While the standard for review of administrative proceedings must allow for judicial scrutiny of some claims of constitutional error, see Burnham v. Administrator,184 Conn. 317, 322, 439 A.2d 1008 (1981), this can only be in cases where the alleged constitutional violation is fundamental and the record adequately supports the claim. This has been the standard in criminal cases for almost two decades, See, State v. Evans, 165 Conn. 61, 70, 327 A.2d 576 (1973), and no policy reason exists for a more latitudinarian standard in civil cases. Under this standard, an equal protection claim like that raised here is singularly inappropriate for an initial review on appeal since "The commission is not constitutionally required to treat all landowners identically without regard to relevant differences among them." Mario v. Town of Fairfield,217 Conn. 164, 175, 585 A.2d 87 (1991). Much will depend on the particular facts of the cases that are being compared, and in this regard the expertise of the ZBA and its knowledge of the locality are important considerations that must be taken into account. When an equal protection claim like this is raised for the first time on appeal, the court is necessarily asked to decide a fact-specific case in the absence of any factual observations or deliberations by the ae agency charged by law with an expertise concerning these very facts. This the court should not do. "If the facts revealed by the record are insufficient, unclear or ambiguous as to whether a constitutional violation has occurred, we will not attempt to supplement or reconstruct the record, or to make factual determinations, in order to decide the [appellant's] claim." State v. Golding,213 Conn. 233, 240, 567 A.2d 823 (1989).

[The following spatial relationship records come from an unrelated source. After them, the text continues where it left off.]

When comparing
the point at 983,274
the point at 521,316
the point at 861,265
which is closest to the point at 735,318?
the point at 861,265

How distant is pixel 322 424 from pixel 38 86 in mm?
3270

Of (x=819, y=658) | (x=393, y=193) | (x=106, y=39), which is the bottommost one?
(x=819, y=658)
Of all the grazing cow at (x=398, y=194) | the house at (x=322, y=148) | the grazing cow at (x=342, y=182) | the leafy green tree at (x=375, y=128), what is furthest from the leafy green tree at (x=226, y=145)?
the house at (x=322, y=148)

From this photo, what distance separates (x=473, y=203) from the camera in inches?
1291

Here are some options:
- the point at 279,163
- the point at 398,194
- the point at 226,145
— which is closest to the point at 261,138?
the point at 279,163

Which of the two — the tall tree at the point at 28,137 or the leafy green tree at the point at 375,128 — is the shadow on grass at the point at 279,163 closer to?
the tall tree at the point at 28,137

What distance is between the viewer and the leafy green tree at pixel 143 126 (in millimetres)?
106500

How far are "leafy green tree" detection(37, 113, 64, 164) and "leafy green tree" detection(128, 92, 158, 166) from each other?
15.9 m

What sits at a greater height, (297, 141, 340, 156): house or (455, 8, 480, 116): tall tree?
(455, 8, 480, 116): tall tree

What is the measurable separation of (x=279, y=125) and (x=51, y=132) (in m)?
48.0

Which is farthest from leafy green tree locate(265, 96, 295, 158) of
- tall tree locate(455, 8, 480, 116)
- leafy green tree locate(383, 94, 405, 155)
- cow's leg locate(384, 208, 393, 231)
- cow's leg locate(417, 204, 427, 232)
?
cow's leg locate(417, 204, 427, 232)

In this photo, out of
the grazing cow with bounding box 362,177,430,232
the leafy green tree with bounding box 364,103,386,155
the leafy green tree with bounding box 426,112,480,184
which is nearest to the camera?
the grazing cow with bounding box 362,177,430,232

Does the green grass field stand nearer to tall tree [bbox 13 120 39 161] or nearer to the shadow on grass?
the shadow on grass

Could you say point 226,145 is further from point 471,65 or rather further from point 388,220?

C. THE ZBA'S CHARACTERIZATION OF CANTILLON'S REQUEST AS ONE FOR A VARIANCE.
Cantillon's final claim is that the ZBA erred in CT Page 4307 characterizing his application before it as one for a variance. As discussed above, the cryptic nature of Cantillon's handwritten note caused much confusion in the ZBA- Cantillon had, it is true, originally applied for a certificate of zoning compliance, but his note to the ZBA contained no real clue as to the legal path he wished that latter body to follow, and his attorney at the hearing expressly asked for a variance. Under these circumstances, the ZBA followed the prudent course and treated Cantillon's request as both an appeal from the denial of his application for a certificate of zoning compliance and a request for a variance. At the very least, the ZBA's generous decision to treat the request in this bipartite manner cannot now be attacked by Cantillon as error. Any defect here was waived by Cantillon when he appeared at the hearing, represented by counsel, and affirmatively invited the treatment of which he now complains. See Dram Associates v. Planning and Zoning Commission, 21 Conn. App. 538, 544, 574 A.2d 1317 (1990).
IV. CONCLUSION
For the foregoing reasons, the appeal is dismissed. Dated at Waterbury, this 7th day of May, 1991.